This week’s Tech Deep Dive looks at where LLMs fall short, using a deceptively simple example: the Subset Sum Problem.
The Problem
Imagine you have a group of T people that you need to allocate across N houses. Each house has a different capacity, and your goal is to pick the right combination of houses to fit everyone perfectly.
Mathematically, this turns into the subset sum problem, finding a subset of numbers that add up to a target (in this case, the total number of people).
Sounds easy? It’s not.
Subset sum is what computer scientists call NP-complete, meaning there’s no known efficient (polynomial-time) algorithm to solve it. The only guaranteed way is to check every possible combination... However, the number of combinations grows exponentially with the size of your list.
Even with just 50 or 60 elements, a brute-force approach could take years on a normal computer.
Why This Matters
NP problems show up everywhere, from the travelling salesman problem (TSP) to routing and resource allocation. These are real-world challenges that can’t easily be cracked by pattern recognition alone.
And that’s where LLMs hit their limits.
Testing LLMs vs Classical Methods
In a recent internal experiment, we compared three approaches to solving a version of this problem:
GPT (LLM-based reasoning)
Google OR-Tools (CPSAT solver)
A dynamic programming method
The results were clear:
For small or medium-sized cases (e.g. 100 houses and 1,000 people), GPT gave reasonable answers in about 30 seconds.
As problem size grew, response times shot up (up to four minutes) and accuracy dropped.
For large instances, API calls simply timed out.
Meanwhile, the solver and dynamic programming methods handled large cases within seconds, remained stable, and didn’t require GPUs or API calls.
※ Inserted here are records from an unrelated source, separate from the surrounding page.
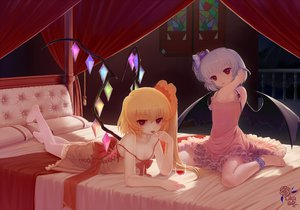 Rating: Safe Score: 74 Tags: 2girls bed blonde_hair dress flandre_scarlet red_eyes remilia_scarlet touhou vampire wings zimajiang User: opai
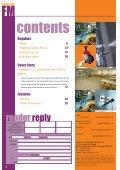 PFM - Practical Facilities Management - Page 4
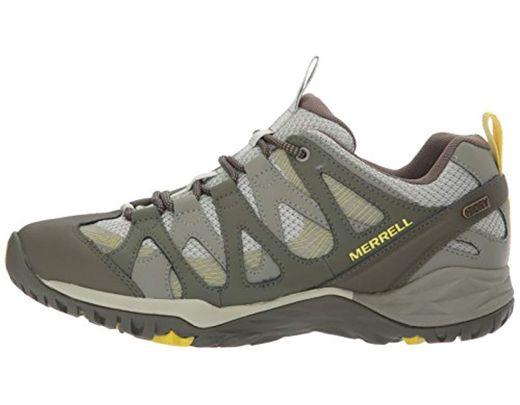 ec080e61 Merrell Siren Hex Waterproof Hiking Shoe, Olive, 8.5 M Us in Green ...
The solver even provided partial solutions when interrupted, something LLMs can’t yet do.
The Takeaway
LLMs are powerful reasoning engines, but they’re not all-purpose problem solvers.
When it comes to hard computational problems, especially those with exponential complexity, traditional algorithms and well-designed heuristics still win.
Sometimes, the best AI solution isn’t about scaling up the model it’s about picking the right tool for the job.